**TEXTO DEL EJERCICIO**

++++++++++

Así pues, como decíamos, Engels se pregunta cómo es posible que esta otra revolución fuese silenciosa y se produjese en un terreno tan aparentemente sosegado como la Filosofía. Si los exaltados revolucionarios franceces acababan en la Bastilla, se pregunta Engels, «en cambio los alemanes eran profesores en cuyas manos ponía el Estado la educación de la juventud, sus obras eran libros consagrados, y el sistema que coronaba todo el estudio, el de Hegel, elevado al rango de filosofía oficial del Estado monárquico prusiano».

«¿Era posible que detrás de esos profesores y sus palabras pedantescamente oscuras se escondiese la Revolución?», se pregunta con bastante retranca don Federico.

Una filosofía institucionalizada que acaba resultando revolucionaria.

Mientras la clase burguesa va obteniendo paulatinos triunfos, la clase obrera cae en la frustración de su propio enajenamiento. En la Francia de 1830 podía votar aproximadamente un varón adulto de cada 30, y en Gran Bretaña uno de cada 8. Es decir en Gran Bretaña virtualmente toda la clase media tenía ahora derecho de voto y en Francia solamente los más acomodados.

Las décadas que siguen a 1830 pueden verse como una especie de edad de oro de la burguesía europea occidental (Palmer-Cotton, Historia Contemporánea, editorial Akal). La Europa occidental continuó acumulando capital y construyendo su plataforma industrial. La renta nacional subía constantemente pero la clase trabajadora recibía una parte muy pequeña y los propietarios del capital la mayor parte.

++++++++++

**DATOS EXTRAÍDOS**

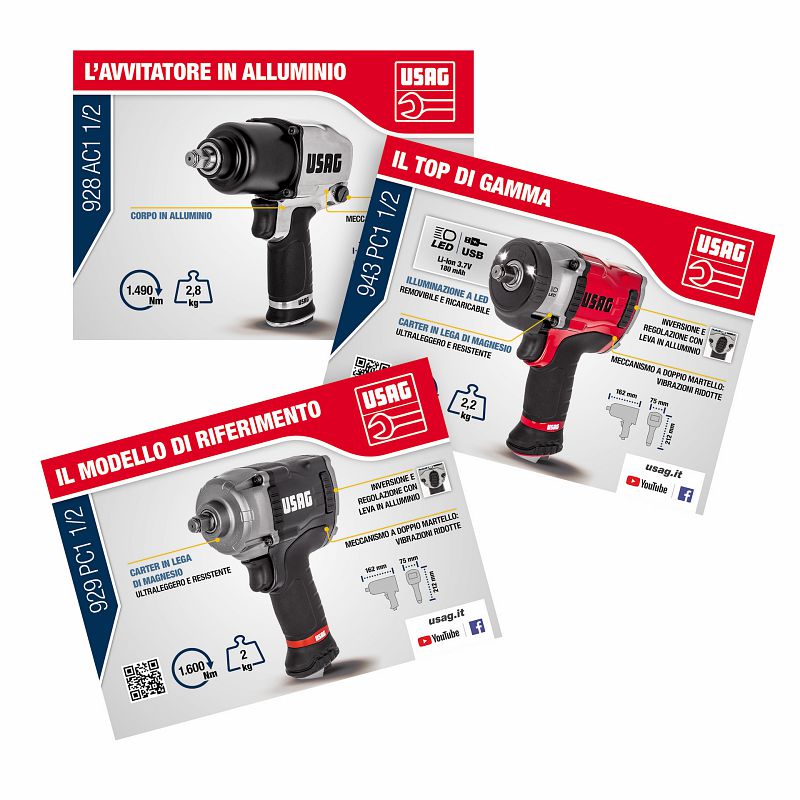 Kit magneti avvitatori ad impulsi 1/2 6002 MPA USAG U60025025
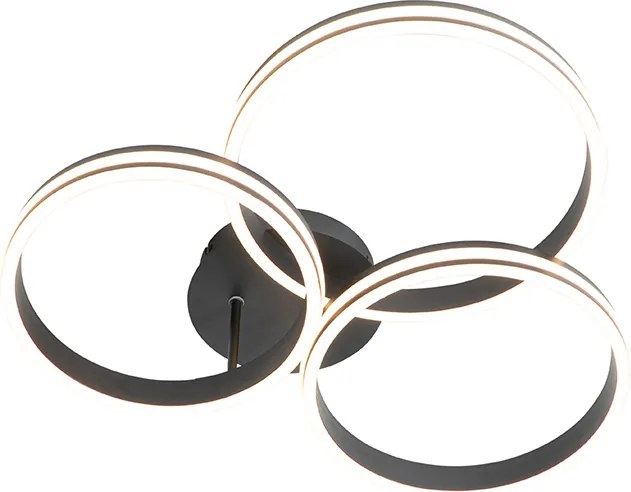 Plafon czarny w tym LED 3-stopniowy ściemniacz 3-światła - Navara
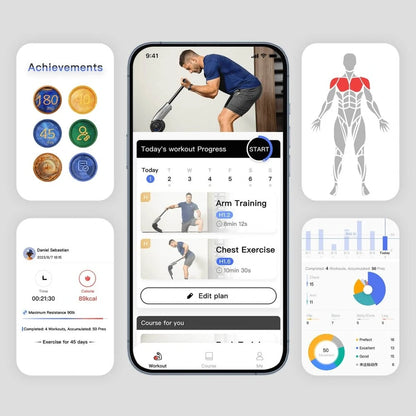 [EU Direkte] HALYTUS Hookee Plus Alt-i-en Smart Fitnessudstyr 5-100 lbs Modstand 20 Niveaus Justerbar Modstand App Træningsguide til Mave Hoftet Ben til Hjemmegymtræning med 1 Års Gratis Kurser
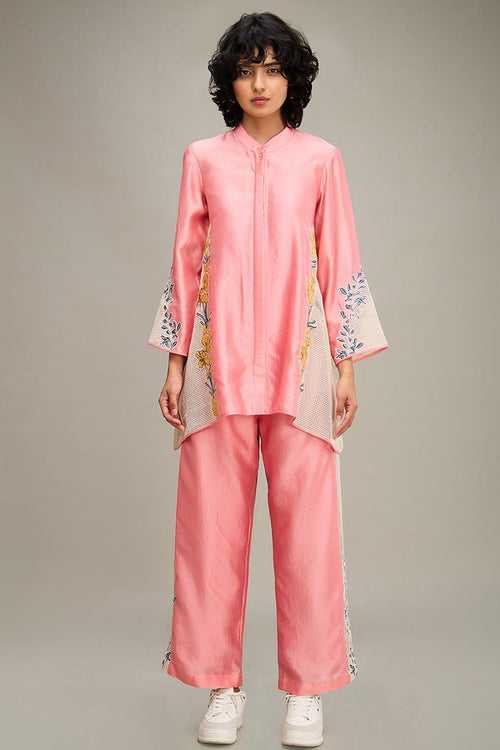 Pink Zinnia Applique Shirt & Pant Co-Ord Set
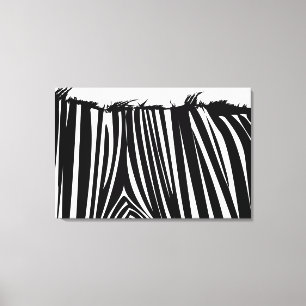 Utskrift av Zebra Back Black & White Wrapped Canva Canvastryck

++++++++++

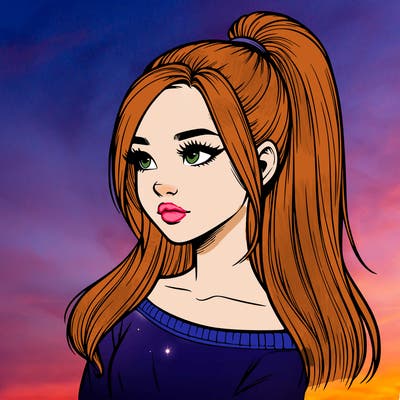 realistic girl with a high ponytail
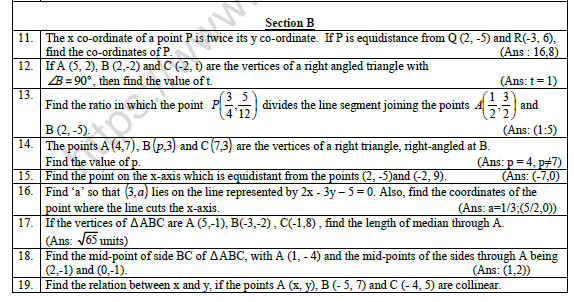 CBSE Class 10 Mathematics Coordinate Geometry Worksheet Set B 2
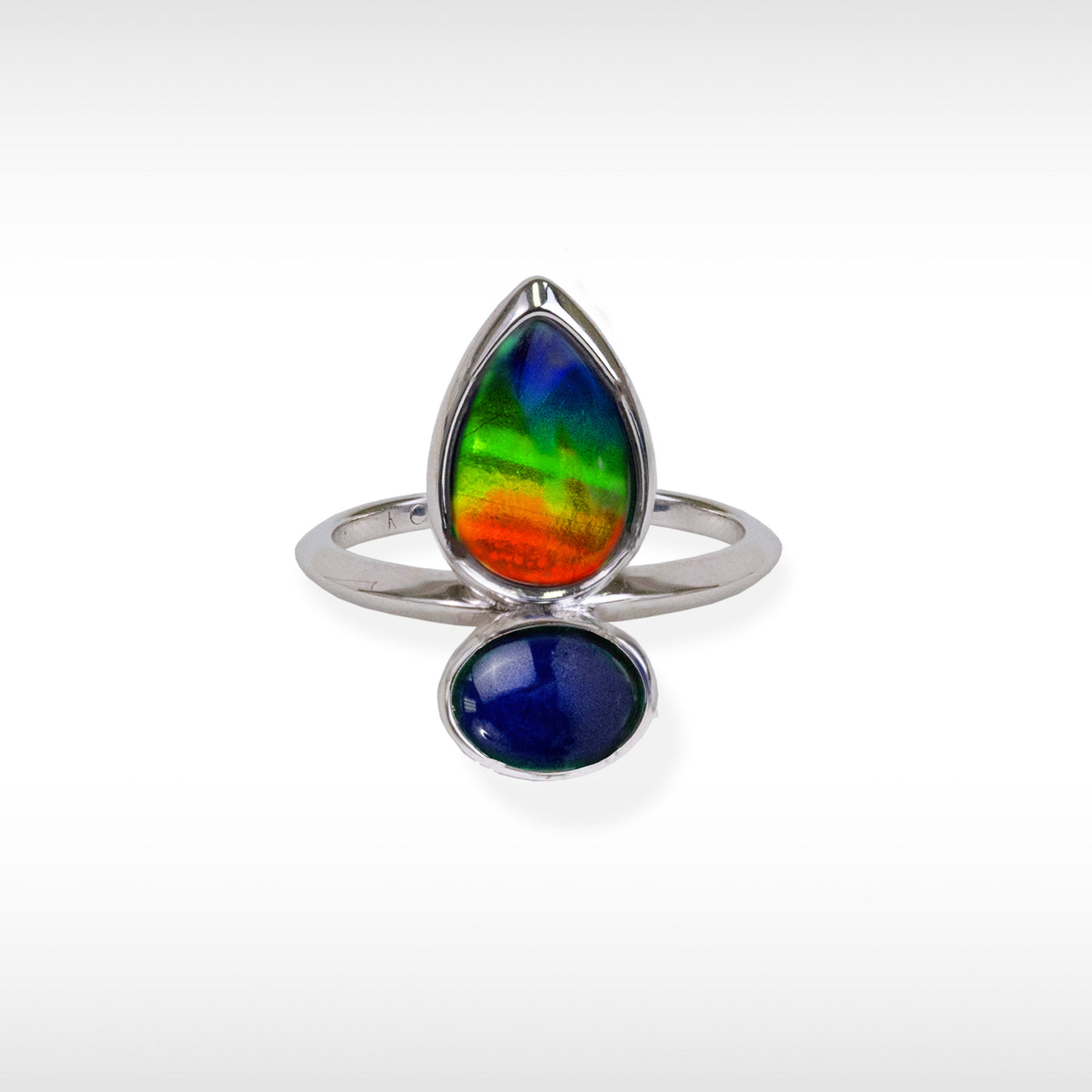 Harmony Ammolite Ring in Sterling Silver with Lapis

++++++++++

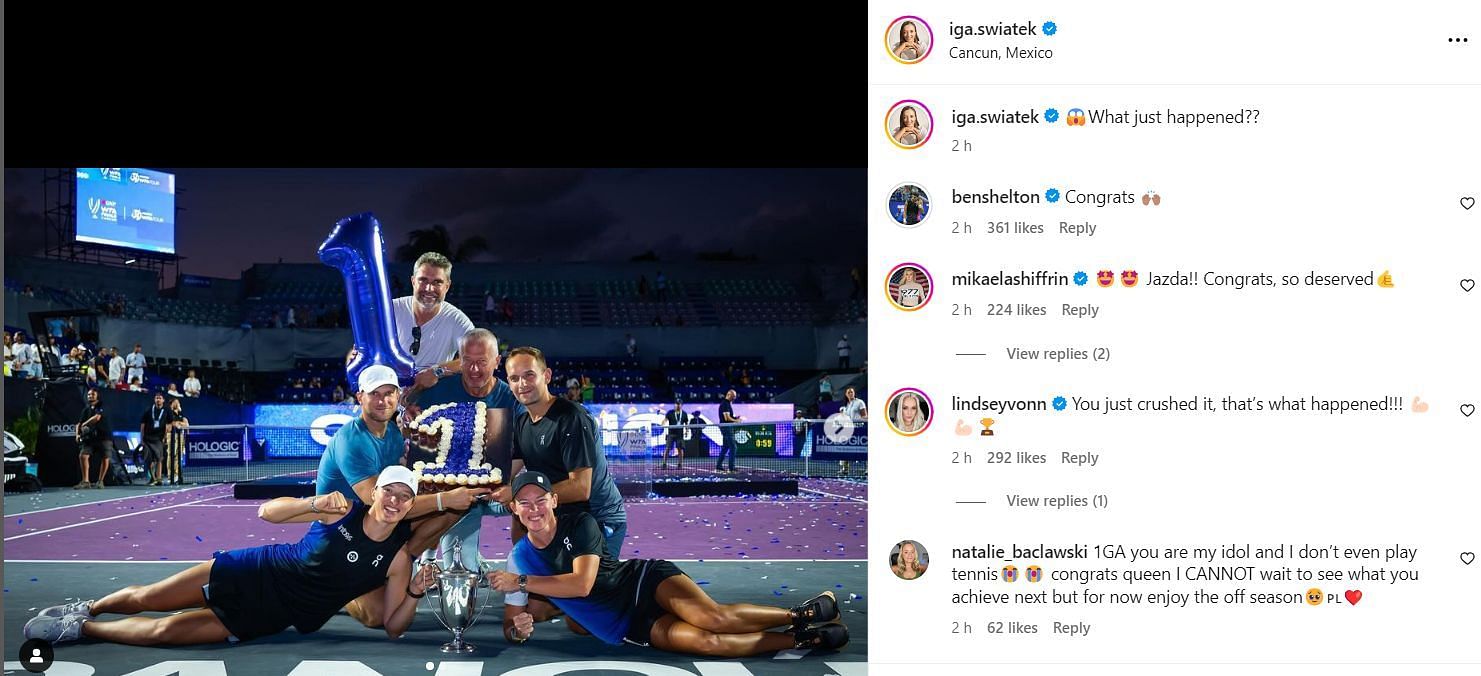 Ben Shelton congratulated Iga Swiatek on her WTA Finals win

++++++++++

**INSTRUCCIONES**
Indique si cada afirmación concuerda con el texto del ejercicio y responda sí o no, citando literalmente las palabras que lo deciden: (a) el sistema de Hegel fue elevado al rango de filosofía oficial del Estado monárquico prusiano; (b) en la Francia de 1830 podía votar aproximadamente un varón adulto de cada 8; (c) la clase trabajadora recibía la mayor parte de la renta nacional. Los datos provienen de una fuente distinta.

**RESPUESTA**
(a) Sí: «el sistema que coronaba todo el estudio, el de Hegel, elevado al rango de filosofía oficial del Estado monárquico prusiano».
(b) No: «En la Francia de 1830 podía votar aproximadamente un varón adulto de cada 30».
(c) No: «la clase trabajadora recibía una parte muy pequeña y los propietarios del capital la mayor parte».